# Исходный текст
● ● ● ● ●
Татьяна Данильченко: молва и слава

Статья 30 мая 2018 г.

На фото: Г.Горин «Забыть Герострата…» Постановка 1972 г. Клементина – Т.Данильченко, Герострат – Н.Гаевский

К 75-летию народной артистки РФ Татьяны Данильченко.

Отмечая 75-летие народной артистки РФ Татьяны Данильченко, мы предлагаем вам познакомиться с очерком Александра Брюханова «Молва и слава». Очерк был опубликован в еженедельнике «Дальневосточные Ведомости» с некоторыми сокращениями. Мы публикуем полную его версию.

Как играть большие роли в больших пьесах Татьяна Данильченко всегда знала. В 1975 году она сыграла Марию Стюарт в одноименной трагедии Ф. Шиллера, обнаружив сильный дар трагической актрисы.

Сегодня, когда трагическое, его мощь и масштаб на сцене – редкость,  хочется вспомнить эту, во всех отношениях незаурядную работу, которая явилась началом нового периода в сценической судьбе Татьяны Данильченко - замечательной актрисы приморской сцены.

«Неведение - великое преимущество детства», - это сказано о Марии Стюарт, баюкающей куклу и ничего не подозревающей о том, что готовит ей жизнь. То же можно было бы сказать об исполнительнице этой роли.  В том, что получалось у нее на сцене, вчерашняя выпускница  Владивостокской театральной студии не вкладывала ни доли расчета. Просто роли Татьяны Данильченко той поры были частью ее биографии, и она щедро раздавала своим героиням черты  собственного характера. Их хватало и на «Далекие окна» В. Собко, и на «Больше не уходи» В. Тура, и на драму  «В день свадьбы» В. Розова.
● ● ● ● ●
# Исходные данные

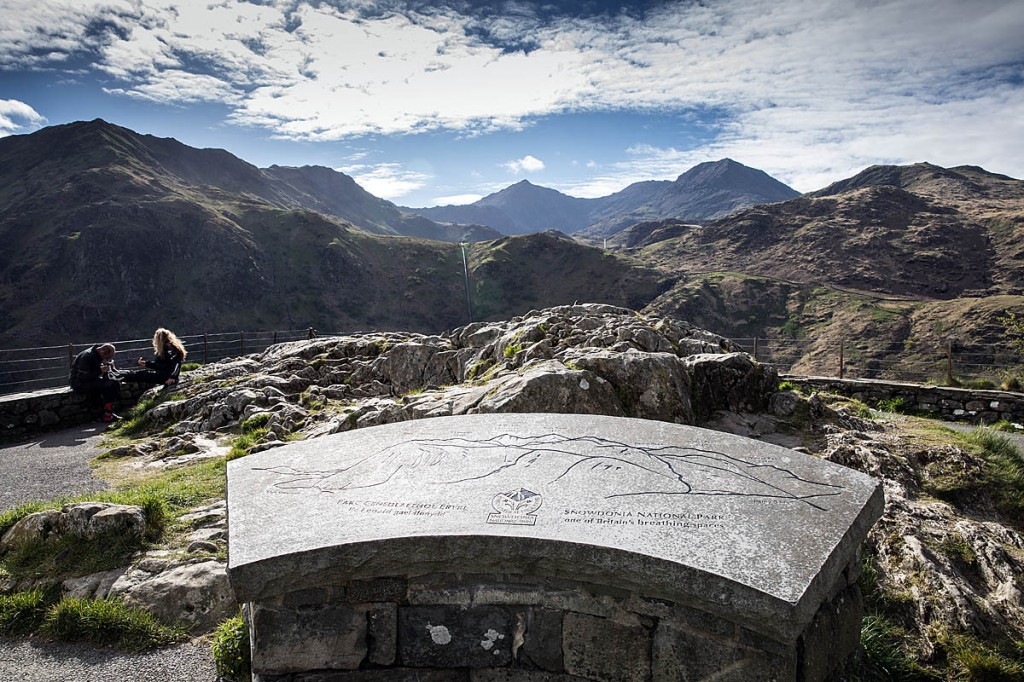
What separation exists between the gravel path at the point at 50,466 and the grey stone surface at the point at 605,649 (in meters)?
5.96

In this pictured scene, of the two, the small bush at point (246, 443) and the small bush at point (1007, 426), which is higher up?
● ● ● ● ●
# Условие задания
Напишите продолжение очерка о Татьяне Данильченко, начиная сразу после его последнего предложения.

# Ответ
Так было до Марии Стюарт. Режиссер Борис Фельдман, ожививший шиллеровскую трагедию на владивостокской сцене, ставил спектакль о пагубной силе женской красоты. Его воображение волновали мрачный замок, жестокие стражи, поддельные письма и роковые свидания. Он словно бы изымал из шиллеровской трагедии ее пусть призрачное, но все же социальное свечение, забывая о том, что стих «Марии Стюарт» принадлежит перу поэта эпохи «Бури и натиска». Б. Фельдман превращал свой спектакль в некий куртуазный, рыцарский роман. В лице тогдашних корифеев – Анатолия Бугреева (граф Лейстер) и Павлины Конопчук  (Елизавета) он обрел понятливых, знающих, профессиональных помощников. Эти артисты демонстрировали блестящую технику, понимание стиля, влюбленность в него.

С Марией все было  сложнее. Недоброжелатели твердили,  что режиссер взялся за пустое дело, что Стюарт не в средствах  актрисы, что она не умеет носить классического костюма и в лучшем случае у нее получится  история первореченской блудницы, а им к лицу больше современный жаргон, нежели высокий штиль шиллеровской трагедии. И пока вся эта вакханалия  недобрых слов кружилась вокруг актрисы, она старалась как можно реже показываться на людях вне театра. Не мелькала на телеэкране. В театре играла тускло, словно бы нехотя.

Я хорошо помню Данильченко, мелькнувшую на одном из просмотров. Первая моя мысль была отнюдь не искусствоведческая.  «Как подурнела», - подумал я. Актриса была не здорова, куталась в пуховой платок, старалась быть незамеченной. Пока не убрали свет в зрительном зале, я какое-то время видел ее осунувшееся, сильно похудевшее лицо. Те в зале, кто продолжали язвить по поводу объявленной премьеры «Марии Стюарт», сейчас нескромно обсуждали этот далеко не светский вид и отсутствие сановных статей у будущей шотландской королевы.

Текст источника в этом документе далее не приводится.